### [Passage cité]
╭──
Par solon le 21/04/2020
Un homme averti en vaut deux dit-on...
Dans les époques d’incertitude comme la nôtre, où un vieux monde semble mourir alors que le nouveau tarde à advenir, il est tentant de recourir à la figure de l’analogie pour tenter de dompter les monstres que Gramsci voyait surgir dans un tel clair-obscur.
C’est cette figure que mobilise le philosophe Michaël Foessel dans son dernier ouvrage Récidive 1938, dont l’ambition est de tester la proposition selon laquelle « les années 30 sont devant nous », devenue courante.
D'emblée, nous pensons tous connaître l’année 1938 : l’image commune retient que cette année est celle de la fin du Front populaire et du gouvernement Daladier ainsi que des accords de Munich. C’est une année qui marque un pas de plus dans l’inexorable avancée vers la guerre.
Or Michael Foessel s’est plongé dans l’année 1938 muni du voile d’ignorance de celui qui fait comme s’il ne connaissait pas la fin : à partir d’une lecture des articles de presse de l’époque, il s’est mis à la recherche, comme l’indique le titre du livre, d’une éventuelle « récidive » au double sens « juridique » (nous avons fauté de nouveau alors que nous étions prévenus) et « médical » (une maladie réapparaît sur un même corps après plusieurs années).
Après une introduction où l’auteur expose son propos et sa méthode et avant une conclusion où il tire un bilan de son exploration, le livre dessine en sept chapitres qui sont autant de « défaites » le portrait de cette année cruciale : défaite de Blum, défaite des partis, défaite de la République, défaire morale… Selon Michael Foessel, en 1938, la France avait d’ores-et-déjà renoncé à la démocratie : le Parlement ne se réunit plus, Daladier gouverne par décrets-lois et les élections à la Chambre ont été repoussées de deux ans en 1939. Selon Foessel, loin de témoigner de la faiblesse de la III° République face à des régimes comme celui de l’Allemagne et celui de l’Italie, 1938 marquerait le basculement de la France dans un régime empruntant aux futurs adversaire leurs thèmes, voire leurs méthodes.
╰──
### [Données de l'exercice]
╭──
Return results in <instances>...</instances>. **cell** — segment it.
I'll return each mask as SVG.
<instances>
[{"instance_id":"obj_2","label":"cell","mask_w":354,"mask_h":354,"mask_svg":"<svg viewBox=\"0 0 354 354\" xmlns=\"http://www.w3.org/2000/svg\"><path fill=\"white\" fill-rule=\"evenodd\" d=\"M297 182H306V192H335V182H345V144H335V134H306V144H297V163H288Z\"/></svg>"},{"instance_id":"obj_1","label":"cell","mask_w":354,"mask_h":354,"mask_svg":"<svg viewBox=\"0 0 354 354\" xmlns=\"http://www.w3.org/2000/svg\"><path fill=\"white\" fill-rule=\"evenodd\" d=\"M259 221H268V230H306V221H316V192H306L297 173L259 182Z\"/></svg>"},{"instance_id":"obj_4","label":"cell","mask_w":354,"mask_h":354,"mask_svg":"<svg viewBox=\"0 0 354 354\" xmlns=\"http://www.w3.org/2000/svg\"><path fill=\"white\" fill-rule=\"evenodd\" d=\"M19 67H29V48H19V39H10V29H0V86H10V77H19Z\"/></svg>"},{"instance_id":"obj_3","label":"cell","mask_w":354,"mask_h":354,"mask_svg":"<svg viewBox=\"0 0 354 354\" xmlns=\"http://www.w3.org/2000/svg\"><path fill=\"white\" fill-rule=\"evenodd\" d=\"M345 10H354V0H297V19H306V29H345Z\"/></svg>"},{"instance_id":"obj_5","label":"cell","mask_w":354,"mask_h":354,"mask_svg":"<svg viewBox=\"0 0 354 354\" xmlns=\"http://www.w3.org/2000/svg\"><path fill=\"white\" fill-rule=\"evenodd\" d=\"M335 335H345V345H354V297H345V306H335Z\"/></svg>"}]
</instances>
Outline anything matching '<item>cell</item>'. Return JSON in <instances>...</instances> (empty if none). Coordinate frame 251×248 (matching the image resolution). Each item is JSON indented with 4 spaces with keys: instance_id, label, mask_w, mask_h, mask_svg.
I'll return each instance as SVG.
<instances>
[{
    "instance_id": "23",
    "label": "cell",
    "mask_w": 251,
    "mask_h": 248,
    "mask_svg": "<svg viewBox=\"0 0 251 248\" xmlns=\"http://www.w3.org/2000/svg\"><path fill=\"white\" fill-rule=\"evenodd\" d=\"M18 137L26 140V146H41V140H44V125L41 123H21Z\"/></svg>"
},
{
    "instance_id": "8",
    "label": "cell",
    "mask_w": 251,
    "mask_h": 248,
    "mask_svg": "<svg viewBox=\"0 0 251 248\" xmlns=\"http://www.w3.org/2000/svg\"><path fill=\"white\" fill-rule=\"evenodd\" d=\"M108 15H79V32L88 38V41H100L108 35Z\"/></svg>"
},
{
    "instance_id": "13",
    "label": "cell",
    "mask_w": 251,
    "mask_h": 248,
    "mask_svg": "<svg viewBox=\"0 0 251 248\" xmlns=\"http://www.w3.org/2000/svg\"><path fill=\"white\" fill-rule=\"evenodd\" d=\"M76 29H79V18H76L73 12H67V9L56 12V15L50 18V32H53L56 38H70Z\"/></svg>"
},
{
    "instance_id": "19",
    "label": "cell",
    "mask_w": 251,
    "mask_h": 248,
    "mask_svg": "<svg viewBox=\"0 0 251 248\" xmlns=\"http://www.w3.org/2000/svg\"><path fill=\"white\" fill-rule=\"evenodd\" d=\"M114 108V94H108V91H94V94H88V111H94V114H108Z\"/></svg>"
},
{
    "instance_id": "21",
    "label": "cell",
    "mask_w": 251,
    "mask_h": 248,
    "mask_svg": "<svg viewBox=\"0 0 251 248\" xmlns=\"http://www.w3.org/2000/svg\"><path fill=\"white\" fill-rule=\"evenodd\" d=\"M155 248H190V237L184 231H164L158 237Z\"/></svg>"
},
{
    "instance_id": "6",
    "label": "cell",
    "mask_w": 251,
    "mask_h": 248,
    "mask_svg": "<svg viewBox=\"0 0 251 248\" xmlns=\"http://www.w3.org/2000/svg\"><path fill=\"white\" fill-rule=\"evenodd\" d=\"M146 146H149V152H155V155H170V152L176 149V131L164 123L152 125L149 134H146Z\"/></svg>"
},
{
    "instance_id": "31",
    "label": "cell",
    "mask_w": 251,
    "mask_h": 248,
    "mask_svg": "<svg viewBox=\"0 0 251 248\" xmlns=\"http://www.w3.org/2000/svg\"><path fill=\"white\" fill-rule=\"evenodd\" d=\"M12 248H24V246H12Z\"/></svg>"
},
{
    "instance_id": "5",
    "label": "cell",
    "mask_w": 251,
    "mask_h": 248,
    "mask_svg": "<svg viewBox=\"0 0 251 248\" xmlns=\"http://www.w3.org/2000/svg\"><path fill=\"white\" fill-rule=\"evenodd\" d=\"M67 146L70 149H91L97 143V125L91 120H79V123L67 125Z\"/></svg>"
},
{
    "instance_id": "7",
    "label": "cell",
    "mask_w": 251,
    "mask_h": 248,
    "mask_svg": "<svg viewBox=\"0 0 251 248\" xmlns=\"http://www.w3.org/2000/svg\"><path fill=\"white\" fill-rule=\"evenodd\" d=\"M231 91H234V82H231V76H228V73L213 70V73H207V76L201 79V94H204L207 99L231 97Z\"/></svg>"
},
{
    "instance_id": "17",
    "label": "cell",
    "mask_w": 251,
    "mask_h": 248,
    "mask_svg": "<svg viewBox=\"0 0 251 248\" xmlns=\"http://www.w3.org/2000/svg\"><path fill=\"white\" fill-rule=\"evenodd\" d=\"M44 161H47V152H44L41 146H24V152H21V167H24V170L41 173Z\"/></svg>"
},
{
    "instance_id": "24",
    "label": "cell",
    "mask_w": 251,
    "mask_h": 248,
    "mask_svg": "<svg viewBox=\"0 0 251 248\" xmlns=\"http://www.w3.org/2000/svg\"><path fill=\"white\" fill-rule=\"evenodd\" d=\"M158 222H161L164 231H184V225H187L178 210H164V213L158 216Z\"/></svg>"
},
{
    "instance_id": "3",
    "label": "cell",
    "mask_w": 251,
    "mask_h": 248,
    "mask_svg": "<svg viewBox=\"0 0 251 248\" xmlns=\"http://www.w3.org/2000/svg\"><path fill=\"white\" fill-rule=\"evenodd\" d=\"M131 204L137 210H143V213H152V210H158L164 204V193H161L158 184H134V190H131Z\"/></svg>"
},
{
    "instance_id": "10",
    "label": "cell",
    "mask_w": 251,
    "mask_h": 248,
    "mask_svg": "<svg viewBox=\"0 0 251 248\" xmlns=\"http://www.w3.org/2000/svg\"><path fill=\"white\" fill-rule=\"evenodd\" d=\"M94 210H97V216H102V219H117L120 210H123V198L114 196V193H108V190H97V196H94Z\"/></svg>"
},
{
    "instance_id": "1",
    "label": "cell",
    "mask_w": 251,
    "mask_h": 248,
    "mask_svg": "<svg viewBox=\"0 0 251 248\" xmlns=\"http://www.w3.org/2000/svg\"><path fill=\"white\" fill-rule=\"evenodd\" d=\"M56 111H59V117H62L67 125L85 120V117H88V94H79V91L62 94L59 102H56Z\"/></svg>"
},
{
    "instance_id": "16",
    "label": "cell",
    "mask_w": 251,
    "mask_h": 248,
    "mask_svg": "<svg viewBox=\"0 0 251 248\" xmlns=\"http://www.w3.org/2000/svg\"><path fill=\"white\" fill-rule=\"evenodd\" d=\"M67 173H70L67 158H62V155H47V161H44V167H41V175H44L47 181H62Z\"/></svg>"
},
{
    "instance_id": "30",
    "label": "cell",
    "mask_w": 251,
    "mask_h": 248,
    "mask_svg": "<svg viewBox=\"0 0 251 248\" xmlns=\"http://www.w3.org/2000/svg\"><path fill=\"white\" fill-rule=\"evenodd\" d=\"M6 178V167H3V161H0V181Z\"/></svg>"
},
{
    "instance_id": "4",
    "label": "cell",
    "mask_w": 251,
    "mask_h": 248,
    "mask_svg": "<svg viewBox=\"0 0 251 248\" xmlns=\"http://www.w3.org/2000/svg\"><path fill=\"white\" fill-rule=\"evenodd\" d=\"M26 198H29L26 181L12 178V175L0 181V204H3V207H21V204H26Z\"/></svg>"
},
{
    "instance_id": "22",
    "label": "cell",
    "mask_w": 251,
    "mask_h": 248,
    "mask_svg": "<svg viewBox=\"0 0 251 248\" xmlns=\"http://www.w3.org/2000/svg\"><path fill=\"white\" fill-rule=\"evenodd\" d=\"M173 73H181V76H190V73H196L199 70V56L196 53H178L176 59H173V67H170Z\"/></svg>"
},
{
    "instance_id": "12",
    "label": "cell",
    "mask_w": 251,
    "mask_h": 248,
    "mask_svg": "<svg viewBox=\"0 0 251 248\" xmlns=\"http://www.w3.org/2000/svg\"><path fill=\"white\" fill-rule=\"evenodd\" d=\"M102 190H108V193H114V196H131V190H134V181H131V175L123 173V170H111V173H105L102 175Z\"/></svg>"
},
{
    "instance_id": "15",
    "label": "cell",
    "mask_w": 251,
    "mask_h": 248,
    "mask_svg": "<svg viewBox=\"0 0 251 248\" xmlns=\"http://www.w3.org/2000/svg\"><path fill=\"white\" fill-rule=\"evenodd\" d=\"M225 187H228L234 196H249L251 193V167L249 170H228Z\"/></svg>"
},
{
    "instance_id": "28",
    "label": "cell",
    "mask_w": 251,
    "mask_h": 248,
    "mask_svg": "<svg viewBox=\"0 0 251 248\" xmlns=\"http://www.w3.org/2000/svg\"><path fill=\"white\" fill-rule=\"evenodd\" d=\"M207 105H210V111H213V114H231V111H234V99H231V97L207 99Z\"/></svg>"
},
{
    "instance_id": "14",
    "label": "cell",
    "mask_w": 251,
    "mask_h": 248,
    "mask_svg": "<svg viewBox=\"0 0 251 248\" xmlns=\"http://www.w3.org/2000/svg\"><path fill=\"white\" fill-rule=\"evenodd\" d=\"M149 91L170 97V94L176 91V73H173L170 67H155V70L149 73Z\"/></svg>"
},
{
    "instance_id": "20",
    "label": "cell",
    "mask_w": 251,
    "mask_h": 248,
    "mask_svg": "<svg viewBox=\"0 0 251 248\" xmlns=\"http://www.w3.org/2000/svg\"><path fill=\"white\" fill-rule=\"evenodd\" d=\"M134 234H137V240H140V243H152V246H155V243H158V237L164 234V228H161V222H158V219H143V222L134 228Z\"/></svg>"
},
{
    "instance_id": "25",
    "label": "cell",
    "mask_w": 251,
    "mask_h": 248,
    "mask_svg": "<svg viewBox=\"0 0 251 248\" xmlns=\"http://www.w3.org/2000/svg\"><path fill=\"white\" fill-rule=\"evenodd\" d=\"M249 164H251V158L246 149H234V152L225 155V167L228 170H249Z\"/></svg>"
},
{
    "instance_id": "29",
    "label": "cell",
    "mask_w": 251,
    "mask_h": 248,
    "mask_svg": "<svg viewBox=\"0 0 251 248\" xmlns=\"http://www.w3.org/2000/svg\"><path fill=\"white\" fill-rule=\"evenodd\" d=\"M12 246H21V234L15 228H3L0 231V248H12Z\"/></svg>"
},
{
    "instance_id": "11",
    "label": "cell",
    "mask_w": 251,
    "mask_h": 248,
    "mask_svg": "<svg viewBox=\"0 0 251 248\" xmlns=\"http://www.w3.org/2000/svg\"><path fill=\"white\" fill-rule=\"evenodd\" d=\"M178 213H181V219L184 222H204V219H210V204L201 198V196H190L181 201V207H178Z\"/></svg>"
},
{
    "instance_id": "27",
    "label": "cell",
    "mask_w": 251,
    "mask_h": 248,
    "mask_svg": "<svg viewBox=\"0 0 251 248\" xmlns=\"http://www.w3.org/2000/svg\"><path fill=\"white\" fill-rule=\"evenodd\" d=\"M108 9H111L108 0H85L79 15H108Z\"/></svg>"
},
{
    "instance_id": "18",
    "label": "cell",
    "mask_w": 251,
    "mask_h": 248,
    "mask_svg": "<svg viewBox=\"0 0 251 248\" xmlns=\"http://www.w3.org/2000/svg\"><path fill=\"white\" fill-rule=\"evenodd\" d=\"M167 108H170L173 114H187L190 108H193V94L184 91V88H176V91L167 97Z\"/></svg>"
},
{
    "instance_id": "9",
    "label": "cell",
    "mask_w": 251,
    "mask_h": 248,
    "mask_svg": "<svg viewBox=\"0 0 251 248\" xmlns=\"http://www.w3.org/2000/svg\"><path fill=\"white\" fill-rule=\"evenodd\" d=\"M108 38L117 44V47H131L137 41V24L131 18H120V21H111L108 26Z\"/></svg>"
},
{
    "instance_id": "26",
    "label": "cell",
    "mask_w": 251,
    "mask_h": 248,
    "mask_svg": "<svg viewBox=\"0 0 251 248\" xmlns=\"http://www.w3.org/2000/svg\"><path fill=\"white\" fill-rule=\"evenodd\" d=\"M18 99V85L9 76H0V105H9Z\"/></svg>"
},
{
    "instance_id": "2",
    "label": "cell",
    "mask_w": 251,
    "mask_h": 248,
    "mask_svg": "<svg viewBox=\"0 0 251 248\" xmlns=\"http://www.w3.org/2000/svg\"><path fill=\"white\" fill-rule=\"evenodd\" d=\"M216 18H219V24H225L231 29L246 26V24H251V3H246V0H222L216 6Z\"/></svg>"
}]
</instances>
╰──
### [Énoncé du problème]
Répondez aux questions suivantes à partir du passage cité.
1. Quel est le titre du dernier ouvrage de Michaël Foessel ?
2. En combien de chapitres le livre dessine-t-il le portrait de l'année 1938 ?
3. De combien d'années les élections à la Chambre ont-elles été repoussées en 1939 ?

### [Zone de réponse]
1. Récidive 1938.
2. En sept chapitres.
3. De deux ans.